27 – Em 12/09/2019, ouvidas em julgamento as testemunhas (dos autores) Carla e Luísa, disseram, a primeira “que nunca foi a casa dos autores, e a segunda “que nunca foi lá dentro”, e a testemunha (dos autores) Maria José disse “vive no locado ao lado”, “comprou a casa dela há dois anos e meio” (por volta de Janeiro de 2017).

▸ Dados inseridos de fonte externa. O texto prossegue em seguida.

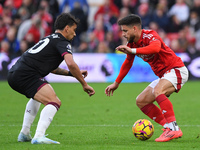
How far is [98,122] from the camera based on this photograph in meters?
9.36

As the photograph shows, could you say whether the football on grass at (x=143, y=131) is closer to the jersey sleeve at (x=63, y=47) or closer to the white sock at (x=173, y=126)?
the white sock at (x=173, y=126)

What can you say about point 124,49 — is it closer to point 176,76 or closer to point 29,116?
point 176,76

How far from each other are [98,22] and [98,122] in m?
11.8

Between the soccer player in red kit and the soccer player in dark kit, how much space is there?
38.4 inches

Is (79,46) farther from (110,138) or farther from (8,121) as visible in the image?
(110,138)

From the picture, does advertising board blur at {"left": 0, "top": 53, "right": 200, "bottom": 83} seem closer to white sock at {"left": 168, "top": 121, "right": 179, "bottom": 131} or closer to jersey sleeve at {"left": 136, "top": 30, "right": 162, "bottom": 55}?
jersey sleeve at {"left": 136, "top": 30, "right": 162, "bottom": 55}

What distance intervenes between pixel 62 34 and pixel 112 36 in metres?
13.7

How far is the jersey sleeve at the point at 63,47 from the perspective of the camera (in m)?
6.53

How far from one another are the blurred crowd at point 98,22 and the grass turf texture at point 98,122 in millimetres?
4110

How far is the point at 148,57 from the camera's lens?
741 cm

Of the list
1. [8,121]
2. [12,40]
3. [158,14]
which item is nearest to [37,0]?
[12,40]

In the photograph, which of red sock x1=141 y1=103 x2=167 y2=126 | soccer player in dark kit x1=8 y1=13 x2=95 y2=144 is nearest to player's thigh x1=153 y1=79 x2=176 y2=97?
red sock x1=141 y1=103 x2=167 y2=126

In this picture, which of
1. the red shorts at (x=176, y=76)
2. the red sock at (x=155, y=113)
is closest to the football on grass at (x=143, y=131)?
the red sock at (x=155, y=113)

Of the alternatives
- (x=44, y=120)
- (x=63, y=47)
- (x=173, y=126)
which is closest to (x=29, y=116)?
(x=44, y=120)
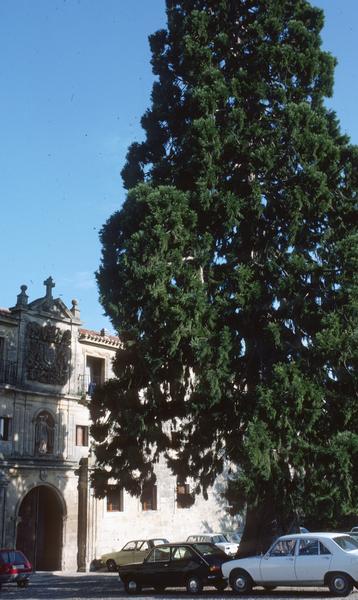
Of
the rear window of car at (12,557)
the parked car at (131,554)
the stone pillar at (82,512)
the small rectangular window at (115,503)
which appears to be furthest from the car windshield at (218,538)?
the rear window of car at (12,557)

28 – Em 17/09/2019 os autores juntaram aos autos os documentos comprovativos dos pagamentos por si feitos, (vide fls. 304 a 307 vº dos autos) – e, conjugando os documentos referentes aos pagamentos e o plano de pagamentos (vide fls. 298) verificamos que a adjudicação da obra pelos autores ao Joaquim ocorreu em 23/04/2019 e que a obra foi terminada em 07/07/2019.

29 – Em 26/09/2019 foi ouvida a testemunha Joaquim, chamada pelo tribunal, e que referiu que “deu o orçamento pelos trabalhos propostos”, “não houve alteração do orçamento inicial”, “propôs um orçamento e avançou com a obra” “pôs o capoto até à cumeeira em toda a fachada”, “quem pagou o capoto foi o Horácio”.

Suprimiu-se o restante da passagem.